In the entries below, find the line containing "What is the measured separation of". Copy it and all lines after it, exactly, through the end.

[Start of SUPPLIED MATERIAL]

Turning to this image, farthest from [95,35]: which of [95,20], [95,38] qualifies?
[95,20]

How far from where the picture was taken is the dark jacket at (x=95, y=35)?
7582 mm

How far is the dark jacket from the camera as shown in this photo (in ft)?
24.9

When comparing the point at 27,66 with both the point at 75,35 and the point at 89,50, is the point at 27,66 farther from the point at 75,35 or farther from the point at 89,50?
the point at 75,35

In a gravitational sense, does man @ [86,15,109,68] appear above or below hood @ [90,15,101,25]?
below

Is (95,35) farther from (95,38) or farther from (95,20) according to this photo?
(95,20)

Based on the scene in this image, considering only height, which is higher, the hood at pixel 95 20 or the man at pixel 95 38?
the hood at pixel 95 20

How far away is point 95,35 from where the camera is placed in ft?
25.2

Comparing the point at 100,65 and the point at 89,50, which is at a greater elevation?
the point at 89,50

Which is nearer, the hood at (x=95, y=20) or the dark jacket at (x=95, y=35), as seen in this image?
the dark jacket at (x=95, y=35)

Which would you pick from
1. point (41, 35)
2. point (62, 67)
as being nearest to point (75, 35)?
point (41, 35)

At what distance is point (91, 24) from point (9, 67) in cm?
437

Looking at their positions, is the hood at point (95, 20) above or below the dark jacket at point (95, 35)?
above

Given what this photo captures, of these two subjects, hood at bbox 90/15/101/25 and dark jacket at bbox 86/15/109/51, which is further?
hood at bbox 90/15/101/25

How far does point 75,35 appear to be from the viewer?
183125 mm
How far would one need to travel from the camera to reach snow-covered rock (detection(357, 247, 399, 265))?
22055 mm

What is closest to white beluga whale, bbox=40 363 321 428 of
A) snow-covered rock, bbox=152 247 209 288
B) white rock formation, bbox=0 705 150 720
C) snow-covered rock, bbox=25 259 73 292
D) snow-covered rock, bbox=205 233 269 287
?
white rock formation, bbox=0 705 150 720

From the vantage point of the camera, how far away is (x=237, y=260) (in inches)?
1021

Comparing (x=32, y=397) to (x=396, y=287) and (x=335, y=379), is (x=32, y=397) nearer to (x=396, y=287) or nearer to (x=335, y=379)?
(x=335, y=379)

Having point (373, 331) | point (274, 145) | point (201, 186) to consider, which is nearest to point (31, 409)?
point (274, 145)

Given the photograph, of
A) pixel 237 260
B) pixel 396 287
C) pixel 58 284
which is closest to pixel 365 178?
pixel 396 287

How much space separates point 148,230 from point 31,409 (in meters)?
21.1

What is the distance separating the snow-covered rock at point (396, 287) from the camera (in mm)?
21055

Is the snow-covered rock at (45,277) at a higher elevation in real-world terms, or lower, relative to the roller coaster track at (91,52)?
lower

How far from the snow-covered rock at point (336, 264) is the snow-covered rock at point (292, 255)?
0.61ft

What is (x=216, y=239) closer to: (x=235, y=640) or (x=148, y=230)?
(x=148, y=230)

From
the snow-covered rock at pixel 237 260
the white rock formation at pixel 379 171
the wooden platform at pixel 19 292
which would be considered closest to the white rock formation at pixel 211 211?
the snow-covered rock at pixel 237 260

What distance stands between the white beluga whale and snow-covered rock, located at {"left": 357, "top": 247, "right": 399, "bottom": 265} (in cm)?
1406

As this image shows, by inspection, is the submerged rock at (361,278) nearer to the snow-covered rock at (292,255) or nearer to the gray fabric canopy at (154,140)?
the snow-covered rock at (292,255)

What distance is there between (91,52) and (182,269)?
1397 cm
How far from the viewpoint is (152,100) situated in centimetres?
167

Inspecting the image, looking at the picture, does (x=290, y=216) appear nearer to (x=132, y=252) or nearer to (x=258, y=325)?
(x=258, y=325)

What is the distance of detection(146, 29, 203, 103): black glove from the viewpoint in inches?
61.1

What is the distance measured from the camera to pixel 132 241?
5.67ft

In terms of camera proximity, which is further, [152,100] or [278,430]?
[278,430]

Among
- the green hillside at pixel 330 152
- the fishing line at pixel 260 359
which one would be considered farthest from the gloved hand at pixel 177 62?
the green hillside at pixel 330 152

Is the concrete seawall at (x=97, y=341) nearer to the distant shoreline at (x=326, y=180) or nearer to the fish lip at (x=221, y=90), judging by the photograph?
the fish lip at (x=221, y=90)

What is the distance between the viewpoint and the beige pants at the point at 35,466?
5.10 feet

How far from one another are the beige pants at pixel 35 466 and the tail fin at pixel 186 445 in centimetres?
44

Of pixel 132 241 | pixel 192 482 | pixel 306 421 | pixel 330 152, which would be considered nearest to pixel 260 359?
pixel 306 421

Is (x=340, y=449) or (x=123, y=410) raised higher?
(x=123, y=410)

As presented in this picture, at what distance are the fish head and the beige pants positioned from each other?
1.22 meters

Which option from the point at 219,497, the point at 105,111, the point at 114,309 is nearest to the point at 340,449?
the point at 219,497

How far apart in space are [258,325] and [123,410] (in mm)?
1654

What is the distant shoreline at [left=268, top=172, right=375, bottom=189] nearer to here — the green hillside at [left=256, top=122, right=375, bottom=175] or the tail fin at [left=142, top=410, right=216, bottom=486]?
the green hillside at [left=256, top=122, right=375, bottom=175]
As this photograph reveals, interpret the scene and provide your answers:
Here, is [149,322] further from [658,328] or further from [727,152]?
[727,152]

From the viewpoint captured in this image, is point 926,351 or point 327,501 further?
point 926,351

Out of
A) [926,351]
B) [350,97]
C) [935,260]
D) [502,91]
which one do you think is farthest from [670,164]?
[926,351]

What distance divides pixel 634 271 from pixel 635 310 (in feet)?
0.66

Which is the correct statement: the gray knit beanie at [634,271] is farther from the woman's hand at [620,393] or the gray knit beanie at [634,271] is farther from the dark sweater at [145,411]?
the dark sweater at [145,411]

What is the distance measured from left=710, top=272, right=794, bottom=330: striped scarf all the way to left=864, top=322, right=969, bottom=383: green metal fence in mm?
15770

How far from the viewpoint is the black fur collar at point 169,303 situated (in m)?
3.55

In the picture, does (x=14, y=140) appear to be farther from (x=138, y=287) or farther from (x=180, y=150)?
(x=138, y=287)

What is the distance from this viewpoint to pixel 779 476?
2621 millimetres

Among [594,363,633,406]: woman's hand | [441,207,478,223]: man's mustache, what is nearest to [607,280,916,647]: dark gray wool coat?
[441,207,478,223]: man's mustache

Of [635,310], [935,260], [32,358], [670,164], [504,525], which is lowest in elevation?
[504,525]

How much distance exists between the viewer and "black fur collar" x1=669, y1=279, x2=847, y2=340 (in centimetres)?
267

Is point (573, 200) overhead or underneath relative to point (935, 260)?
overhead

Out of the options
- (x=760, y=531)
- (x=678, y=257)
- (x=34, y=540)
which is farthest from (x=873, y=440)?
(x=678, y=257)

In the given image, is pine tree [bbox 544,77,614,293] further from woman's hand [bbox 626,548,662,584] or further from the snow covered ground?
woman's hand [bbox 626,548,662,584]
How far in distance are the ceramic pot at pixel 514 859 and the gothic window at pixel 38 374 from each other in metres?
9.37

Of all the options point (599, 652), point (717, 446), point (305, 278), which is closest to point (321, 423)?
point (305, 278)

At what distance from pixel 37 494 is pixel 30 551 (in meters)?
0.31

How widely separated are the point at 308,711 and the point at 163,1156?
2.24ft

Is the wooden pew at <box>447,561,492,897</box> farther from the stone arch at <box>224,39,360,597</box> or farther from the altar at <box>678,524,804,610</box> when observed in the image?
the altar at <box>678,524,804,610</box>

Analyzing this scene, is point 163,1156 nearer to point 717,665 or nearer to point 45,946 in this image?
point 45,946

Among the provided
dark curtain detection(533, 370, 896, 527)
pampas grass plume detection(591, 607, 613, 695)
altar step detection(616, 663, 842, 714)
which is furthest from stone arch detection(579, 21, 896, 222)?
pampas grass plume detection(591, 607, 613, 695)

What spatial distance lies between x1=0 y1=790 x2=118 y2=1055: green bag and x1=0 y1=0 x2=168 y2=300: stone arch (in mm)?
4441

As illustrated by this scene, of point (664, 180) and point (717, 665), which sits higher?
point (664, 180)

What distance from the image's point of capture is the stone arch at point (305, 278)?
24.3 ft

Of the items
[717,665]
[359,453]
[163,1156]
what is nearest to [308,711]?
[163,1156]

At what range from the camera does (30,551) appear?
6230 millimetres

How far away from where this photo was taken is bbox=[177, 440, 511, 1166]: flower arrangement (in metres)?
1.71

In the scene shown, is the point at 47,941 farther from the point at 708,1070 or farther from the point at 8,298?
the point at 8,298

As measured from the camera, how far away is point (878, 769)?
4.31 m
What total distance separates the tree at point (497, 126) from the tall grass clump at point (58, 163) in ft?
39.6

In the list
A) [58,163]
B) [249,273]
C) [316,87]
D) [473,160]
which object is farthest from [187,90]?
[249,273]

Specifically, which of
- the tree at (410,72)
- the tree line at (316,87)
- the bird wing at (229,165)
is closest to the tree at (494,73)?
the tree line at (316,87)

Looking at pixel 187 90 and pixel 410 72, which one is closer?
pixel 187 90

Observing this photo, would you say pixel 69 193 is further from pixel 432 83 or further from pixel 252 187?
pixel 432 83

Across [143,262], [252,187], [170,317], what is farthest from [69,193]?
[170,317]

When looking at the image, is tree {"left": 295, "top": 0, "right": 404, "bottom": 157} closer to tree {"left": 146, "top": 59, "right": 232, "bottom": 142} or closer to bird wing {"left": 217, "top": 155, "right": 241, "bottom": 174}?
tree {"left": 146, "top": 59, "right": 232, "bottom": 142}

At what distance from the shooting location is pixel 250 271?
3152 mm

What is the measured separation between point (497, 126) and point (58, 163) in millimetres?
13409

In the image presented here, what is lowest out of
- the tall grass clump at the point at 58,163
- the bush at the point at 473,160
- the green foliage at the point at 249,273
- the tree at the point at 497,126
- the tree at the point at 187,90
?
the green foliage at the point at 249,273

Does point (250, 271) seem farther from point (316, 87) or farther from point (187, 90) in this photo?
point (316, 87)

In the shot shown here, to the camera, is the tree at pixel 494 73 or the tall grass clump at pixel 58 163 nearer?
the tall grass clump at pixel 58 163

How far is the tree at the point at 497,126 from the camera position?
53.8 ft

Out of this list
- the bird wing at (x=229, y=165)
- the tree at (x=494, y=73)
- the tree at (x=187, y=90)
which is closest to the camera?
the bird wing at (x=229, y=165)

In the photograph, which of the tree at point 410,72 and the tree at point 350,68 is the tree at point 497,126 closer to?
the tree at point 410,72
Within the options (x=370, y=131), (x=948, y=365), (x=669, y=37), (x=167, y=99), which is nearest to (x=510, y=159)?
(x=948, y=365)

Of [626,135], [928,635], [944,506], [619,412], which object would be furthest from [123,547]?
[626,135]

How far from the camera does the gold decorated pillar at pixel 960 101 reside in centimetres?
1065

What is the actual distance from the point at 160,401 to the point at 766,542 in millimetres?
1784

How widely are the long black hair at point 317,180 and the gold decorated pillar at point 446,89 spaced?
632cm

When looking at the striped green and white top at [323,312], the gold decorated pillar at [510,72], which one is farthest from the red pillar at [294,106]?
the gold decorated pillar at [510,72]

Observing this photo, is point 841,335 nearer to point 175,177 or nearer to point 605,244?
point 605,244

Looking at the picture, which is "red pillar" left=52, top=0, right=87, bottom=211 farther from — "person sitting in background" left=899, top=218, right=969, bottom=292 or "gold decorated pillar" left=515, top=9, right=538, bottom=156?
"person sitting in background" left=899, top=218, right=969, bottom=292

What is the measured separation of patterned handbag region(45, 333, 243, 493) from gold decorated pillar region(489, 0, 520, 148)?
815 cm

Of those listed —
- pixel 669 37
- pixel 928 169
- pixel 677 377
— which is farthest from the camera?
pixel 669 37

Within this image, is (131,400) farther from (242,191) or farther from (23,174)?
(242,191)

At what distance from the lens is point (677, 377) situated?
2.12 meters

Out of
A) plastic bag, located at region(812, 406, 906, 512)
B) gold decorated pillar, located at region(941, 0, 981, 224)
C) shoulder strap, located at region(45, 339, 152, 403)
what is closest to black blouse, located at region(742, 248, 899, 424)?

[End of SUPPLIED MATERIAL]

• **SOLVED EXERCISE**
What is the measured separation of patterned handbag region(45, 333, 243, 493) from gold decorated pillar region(489, 0, 520, 148)?
815 cm

Of those listed —
- pixel 669 37
- pixel 928 169
- pixel 677 377
— which is farthest from the camera?
pixel 669 37

Within this image, is (131,400) farther from (242,191) or farther from (23,174)?
(242,191)

At what distance from the lens is point (677, 377) situated?
2.12 meters

Out of
A) plastic bag, located at region(812, 406, 906, 512)
B) gold decorated pillar, located at region(941, 0, 981, 224)
C) shoulder strap, located at region(45, 339, 152, 403)
what is closest to black blouse, located at region(742, 248, 899, 424)?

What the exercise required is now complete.